◆ STATED GOAL
Reproduce every one of the records below word for word, without changing anything.
--- --- ---
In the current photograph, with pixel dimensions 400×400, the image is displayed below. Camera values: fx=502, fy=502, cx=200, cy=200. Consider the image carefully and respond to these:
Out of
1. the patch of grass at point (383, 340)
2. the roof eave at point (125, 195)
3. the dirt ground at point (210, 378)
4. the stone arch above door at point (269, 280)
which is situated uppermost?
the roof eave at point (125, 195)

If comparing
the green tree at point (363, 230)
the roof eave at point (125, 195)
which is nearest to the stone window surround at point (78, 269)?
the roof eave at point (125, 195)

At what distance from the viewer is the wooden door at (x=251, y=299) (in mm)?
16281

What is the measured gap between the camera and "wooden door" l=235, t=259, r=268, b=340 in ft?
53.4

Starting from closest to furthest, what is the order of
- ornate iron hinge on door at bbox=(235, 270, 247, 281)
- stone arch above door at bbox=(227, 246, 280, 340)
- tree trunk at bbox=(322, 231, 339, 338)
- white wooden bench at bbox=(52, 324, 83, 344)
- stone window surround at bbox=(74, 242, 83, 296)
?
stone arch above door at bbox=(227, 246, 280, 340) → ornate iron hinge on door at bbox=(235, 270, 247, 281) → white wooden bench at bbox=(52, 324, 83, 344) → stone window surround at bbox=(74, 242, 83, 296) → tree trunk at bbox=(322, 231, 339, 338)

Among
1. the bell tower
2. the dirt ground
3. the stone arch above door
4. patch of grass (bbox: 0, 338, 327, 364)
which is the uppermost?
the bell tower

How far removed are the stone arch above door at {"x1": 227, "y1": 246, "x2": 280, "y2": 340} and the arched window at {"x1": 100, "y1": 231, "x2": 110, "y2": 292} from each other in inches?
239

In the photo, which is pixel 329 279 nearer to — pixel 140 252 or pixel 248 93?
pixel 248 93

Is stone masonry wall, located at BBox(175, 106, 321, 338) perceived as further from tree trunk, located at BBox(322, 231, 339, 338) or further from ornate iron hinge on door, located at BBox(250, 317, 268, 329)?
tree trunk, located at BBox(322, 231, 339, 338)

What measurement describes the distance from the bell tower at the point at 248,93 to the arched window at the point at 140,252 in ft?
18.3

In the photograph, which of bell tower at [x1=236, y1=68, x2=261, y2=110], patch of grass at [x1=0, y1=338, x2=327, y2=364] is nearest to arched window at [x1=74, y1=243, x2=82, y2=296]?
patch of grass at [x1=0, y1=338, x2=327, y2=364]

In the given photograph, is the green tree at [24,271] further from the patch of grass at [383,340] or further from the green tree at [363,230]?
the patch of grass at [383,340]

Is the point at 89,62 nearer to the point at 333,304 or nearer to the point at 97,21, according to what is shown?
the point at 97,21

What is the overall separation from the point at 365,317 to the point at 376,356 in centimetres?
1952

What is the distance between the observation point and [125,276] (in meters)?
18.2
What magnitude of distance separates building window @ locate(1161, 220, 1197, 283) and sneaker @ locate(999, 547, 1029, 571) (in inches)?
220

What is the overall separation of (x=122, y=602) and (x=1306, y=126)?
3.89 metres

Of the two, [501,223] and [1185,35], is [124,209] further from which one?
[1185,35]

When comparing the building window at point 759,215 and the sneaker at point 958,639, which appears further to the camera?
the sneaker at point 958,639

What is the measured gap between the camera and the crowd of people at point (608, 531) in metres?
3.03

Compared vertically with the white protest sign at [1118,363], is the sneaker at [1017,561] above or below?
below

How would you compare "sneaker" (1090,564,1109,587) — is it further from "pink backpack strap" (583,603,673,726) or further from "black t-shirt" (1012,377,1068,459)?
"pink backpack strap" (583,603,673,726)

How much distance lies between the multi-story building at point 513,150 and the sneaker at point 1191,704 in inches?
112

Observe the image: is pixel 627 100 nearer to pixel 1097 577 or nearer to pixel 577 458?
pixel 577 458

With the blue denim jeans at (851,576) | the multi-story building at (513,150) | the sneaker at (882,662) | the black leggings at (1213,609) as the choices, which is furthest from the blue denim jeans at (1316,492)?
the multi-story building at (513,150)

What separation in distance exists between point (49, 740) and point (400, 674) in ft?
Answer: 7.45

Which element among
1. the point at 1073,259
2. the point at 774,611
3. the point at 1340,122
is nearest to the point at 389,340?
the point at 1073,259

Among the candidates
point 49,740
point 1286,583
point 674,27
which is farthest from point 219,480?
--- --- ---
◆ SOLVED EXERCISE
In the current photograph, with pixel dimensions 400×400, the image is displayed below. Camera values: fx=502, fy=502, cx=200, cy=200. Consider the image carefully and respond to these:
Out of
1. the patch of grass at point (383, 340)
2. the roof eave at point (125, 195)
3. the dirt ground at point (210, 378)
4. the stone arch above door at point (269, 280)
which is situated uppermost?
the roof eave at point (125, 195)

If comparing
the green tree at point (363, 230)
the roof eave at point (125, 195)
which is nearest to the stone window surround at point (78, 269)?
the roof eave at point (125, 195)

At what distance from the viewer is the wooden door at (x=251, y=299) (in mm)?
16281

What is the measured gap between the camera and "wooden door" l=235, t=259, r=268, b=340 in ft?
53.4

Starting from closest to furthest, what is the order of
- ornate iron hinge on door at bbox=(235, 270, 247, 281)
- stone arch above door at bbox=(227, 246, 280, 340)
- tree trunk at bbox=(322, 231, 339, 338)
- white wooden bench at bbox=(52, 324, 83, 344)
- stone window surround at bbox=(74, 242, 83, 296)
?
stone arch above door at bbox=(227, 246, 280, 340) → ornate iron hinge on door at bbox=(235, 270, 247, 281) → white wooden bench at bbox=(52, 324, 83, 344) → stone window surround at bbox=(74, 242, 83, 296) → tree trunk at bbox=(322, 231, 339, 338)

Among
1. the bell tower
2. the dirt ground
3. the stone arch above door
4. patch of grass (bbox: 0, 338, 327, 364)
which is the uppermost?
the bell tower

How far removed are the stone arch above door at {"x1": 227, "y1": 246, "x2": 280, "y2": 340} and the arched window at {"x1": 100, "y1": 231, "x2": 110, "y2": 292} from each other in inches?
239

In the photo, which is pixel 329 279 nearer to — pixel 140 252 or pixel 248 93?
pixel 248 93

Is stone masonry wall, located at BBox(175, 106, 321, 338) perceived as further from tree trunk, located at BBox(322, 231, 339, 338) or further from ornate iron hinge on door, located at BBox(250, 317, 268, 329)?
tree trunk, located at BBox(322, 231, 339, 338)

What measurement describes the distance from the bell tower at the point at 248,93 to the arched window at the point at 140,252 in ft?
18.3

In the photograph, which of bell tower at [x1=236, y1=68, x2=261, y2=110], patch of grass at [x1=0, y1=338, x2=327, y2=364] is nearest to arched window at [x1=74, y1=243, x2=82, y2=296]?
patch of grass at [x1=0, y1=338, x2=327, y2=364]

In the given photograph, is the green tree at [24,271] further from the patch of grass at [383,340] or further from the green tree at [363,230]?
the patch of grass at [383,340]

Is the point at 89,62 nearer to the point at 333,304 or nearer to the point at 97,21, according to what is shown?
the point at 97,21

What is the overall separation from the point at 365,317 to the point at 376,356 in centimetres?
1952

What is the distance between the observation point and [125,276] (in meters)?
18.2
What magnitude of distance separates building window @ locate(1161, 220, 1197, 283) and sneaker @ locate(999, 547, 1029, 571) (in inches)?
220

What is the overall separation of (x=122, y=602) and (x=1306, y=126)?
3.89 metres

Of the two, [501,223] and [1185,35], is [124,209] further from which one?
[1185,35]

When comparing the building window at point 759,215 and the sneaker at point 958,639, which appears further to the camera?
the sneaker at point 958,639

What is the measured gap between the camera and the crowd of people at point (608, 531) in metres?
3.03

Compared vertically with the white protest sign at [1118,363], is the sneaker at [1017,561] above or below?
below

How would you compare "sneaker" (1090,564,1109,587) — is it further from "pink backpack strap" (583,603,673,726) or further from "black t-shirt" (1012,377,1068,459)?
"pink backpack strap" (583,603,673,726)

How much distance lies between the multi-story building at point 513,150 and the sneaker at point 1191,704 in inches?
112

Observe the image: is pixel 627 100 nearer to pixel 1097 577 or nearer to pixel 577 458?
pixel 577 458

With the blue denim jeans at (851,576) | the multi-story building at (513,150) | the sneaker at (882,662) | the black leggings at (1213,609) as the choices, which is furthest from the blue denim jeans at (1316,492)?
the multi-story building at (513,150)

What separation in distance exists between point (49, 740) and point (400, 674) in ft?
Answer: 7.45

Which element among
1. the point at 1073,259
2. the point at 774,611
3. the point at 1340,122
is nearest to the point at 389,340?
the point at 1073,259

Among the candidates
point 49,740
point 1286,583
point 674,27
which is farthest from point 219,480?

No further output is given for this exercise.